Entretanto, meu pai também sabe que eu não permitiria algo assim.
No momento, meu laboratório continua sem o mínimo de organização. Os livros que consegui na biblioteca dos elfos estão jogados sobre a mesa, com a companhia de vários frascos vazios e ferramentas de magia. Não tive tempo nem ao menos para pensar em arrumar esse lugar, principalmente com os eventos da última semana. Primeiro, os boatos sobre a volta de espectros que vagam pelas florestas perto dos vilarejos apareceram com mais frequência, e os animais selvagens parecem inquietos pelo clima gélido. Notícias sobre as batalhas travadas na fronteira não são boas, e os elfos parecem não estar em sincronia com o nosso exército. A relação entre os nossos reinos continua em harmonia, mas os últimos eventos são como rachaduras em uma muralha.
E uma dessas rachaduras foi o evento na ruína de Vessom, onde séculos de história e tesouros quase foram perdidos. Erith Dragonir foi o responsável por passar pelas defesas e quase arrancar o tesouro real do fundador do reino élfico debaixo dos nossos olhos, e tudo piorou quando os elfos souberam que quem fazia a guarda na noite em questão era Geralt.
Elfos e rubros não se dão bem desde o início dos tempos, mas a hostilização dobrou depois da primeira grande guerra.

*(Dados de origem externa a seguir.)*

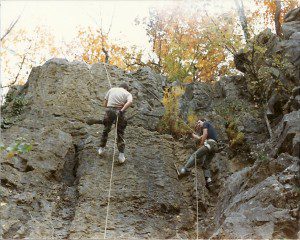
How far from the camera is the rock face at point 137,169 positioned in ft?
23.2

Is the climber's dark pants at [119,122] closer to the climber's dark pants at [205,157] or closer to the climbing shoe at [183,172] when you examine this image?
the climbing shoe at [183,172]

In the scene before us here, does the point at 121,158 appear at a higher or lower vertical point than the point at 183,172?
higher

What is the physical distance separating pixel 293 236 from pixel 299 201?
68 cm

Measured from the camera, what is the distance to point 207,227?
8297mm

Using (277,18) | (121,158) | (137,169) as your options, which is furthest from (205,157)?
(277,18)

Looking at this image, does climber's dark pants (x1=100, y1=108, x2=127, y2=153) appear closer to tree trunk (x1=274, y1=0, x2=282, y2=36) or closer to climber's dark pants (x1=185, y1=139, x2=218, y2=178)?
climber's dark pants (x1=185, y1=139, x2=218, y2=178)

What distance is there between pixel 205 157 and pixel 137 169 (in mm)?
1876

Mesmo com o fim da guerra e a isolação dos rubros no continente infértil de Atrakis, esse ódio não desapareceu.
Foi um erro deixar a guarda para Geralt, e agora que isso aconteceu o rei Nyx ordenou que a segurança da ruína esteja sob a supervisão dos elfos, a entrada de qualquer um é expressamente proibida. Até mesmo eu teria dificuldade em entrar lá, o que torna a investigação sobre o espírito da ruína mais difícil de se concluir.
No momento em que continuo a tentar encontrar uma solução, o som de leves batidas na porta do laboratório ressoou em meus ouvidos.
— Alteza, vossa majestade solicita a sua presença no salão de banquetes. — A voz da minha empregada Kathelin me lembrou de meu compromisso esta noite. Meu pai é um homem extremamente ocupado, especialmente nos últimos dias. Sempre que ele consegue um tempo livre, ele o usa para se encontrar comigo em uma espécie de reunião de família.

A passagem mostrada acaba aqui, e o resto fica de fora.